▶ Zu lösende Aufgaben
1 > Kopiere aus dem Artikel zur Juniorwahl wortgetreu den Abschnitt von „21.09.2017 | Stand“ bis „sich sehr rege.“.
2 > Beantworte anhand des Artikels zur Juniorwahl:
(a) Welche Klassenstufen durften am Katharinen-Gymnasium abstimmen?
(b) Welche Fächer unterrichtet Michael Erber?
(c) Welche Farbe haben die Stimmzettel bei der Juniorwahl?

▶ Text des Artikels
Ingolstadt
Von wegen unpolitische Jugend

Hohe Beteiligung an "Juniorwahl" im Katharinen-Gymnasium

21.09.2017 | Stand 02.12.2020, 17:27 Uhr

Ingolstadt (DK) Die Neunt- und Zehntklässler des Katharinen-Gymnasiums durften gestern abstimmen wie bei der Bundestagswahl am Sonntag - im Rahmen der bundesweiten Aktion "Juniorwahl". Sie soll junge Leute an den Parlamentarismus heranführen. Die Schüler beteiligten sich sehr rege.

9.40 Uhr. Die große Pause ist vorbei, das Wahllokal geschlossen. Jetzt wird es richtig amtlich. Zehn Elftklässler bereiten im Filmsaal des Katharinen-Gymnasiums alles für die Auszählung der Stimmen vor. Sie tragen die Wahlurne auf den Tisch. Gegenüber stehen fünf Wahlkabinen. Dort durften gerade alle Neunt- und Zehntklässler des Gymnasiums ihre zwei Stimmen für die Bundestagswahl abgeben. Mit der Betonung auf "dürfen"; die Beteiligung ist freiwillig.

Wahlvorstand Michael Erber wacht streng und mit Kennerblick darüber, dass alle Formalien eingehalten werden - auch wenn das hier nur eine Simulation ist, die der politischen Bildung dient. "Die Urne ist ordnungsgemäß versiegelt. Bitte achtet darauf, dass sie nach dem Öffnen auch wirklich leer ist!" Erber unterrichtet am Katherl Sozialkunde und Geschichte. Er engagiert sich seit vielen Jahren bei richtigen Wahlen als Vorstand (in seinem Stimmbezirk beaufsichtigt er die Briefwahl). Dass seine Schüler als einzige in Ingolstadt an der Aktion "Juniorwahl", die vom Deutschen Bundestag unterstützt wird, teilnehmen können, verdankt sich auch Erbers Leidenschaft für Wahlen.

Vorsichtig schütten die Elftklässler die Stimmzettel auf den Tisch. Die sind exakt so bedruckt wie jene, die am kommenden Sonntag in den Wahllokalen des Wahlkreises 216 (Ingolstadt, Neuburg, Eichstätt) liegen werden - nur eine Nummer kleiner und blau statt weiß, um Manipulationsversuche zu verhindern.

▶ Rohdaten
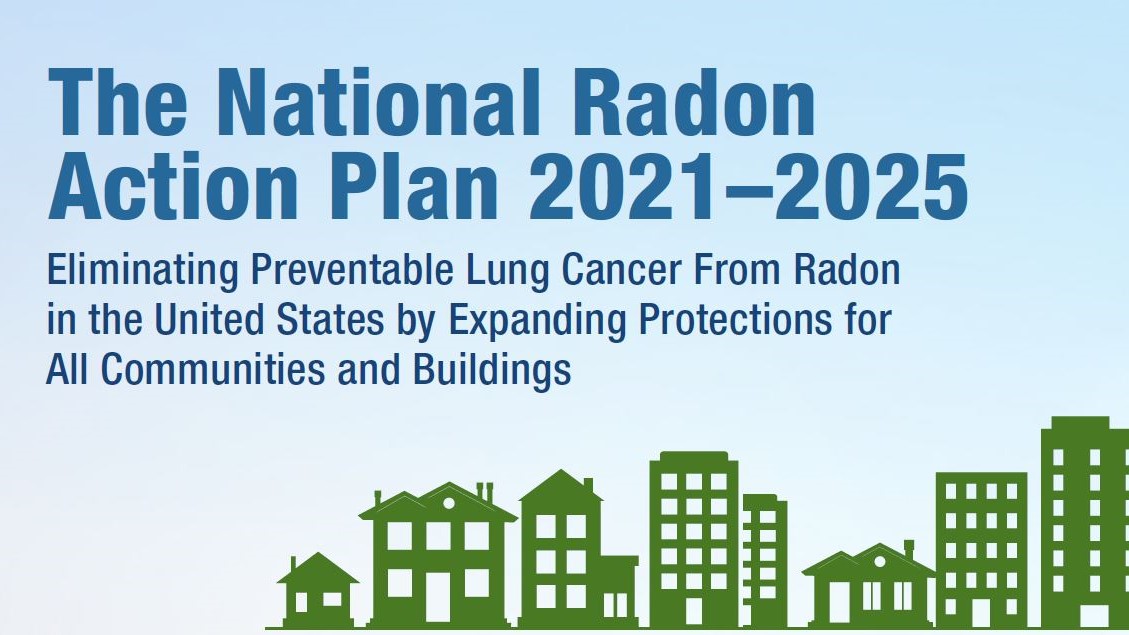 The National Radon Action Plan 2021–2025

Eliminating Preventable Lung Cancer From Radon in the United States by Expanding Protections for All Communities and Buildings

▶ Antworten je Aufgabe
1 >
21.09.2017 | Stand 02.12.2020, 17:27 Uhr

Ingolstadt (DK) Die Neunt- und Zehntklässler des Katharinen-Gymnasiums durften gestern abstimmen wie bei der Bundestagswahl am Sonntag - im Rahmen der bundesweiten Aktion "Juniorwahl". Sie soll junge Leute an den Parlamentarismus heranführen. Die Schüler beteiligten sich sehr rege.

2 >
(a) Die Neunt- und Zehntklässler.
(b) Sozialkunde und Geschichte.
(c) Blau statt weiß.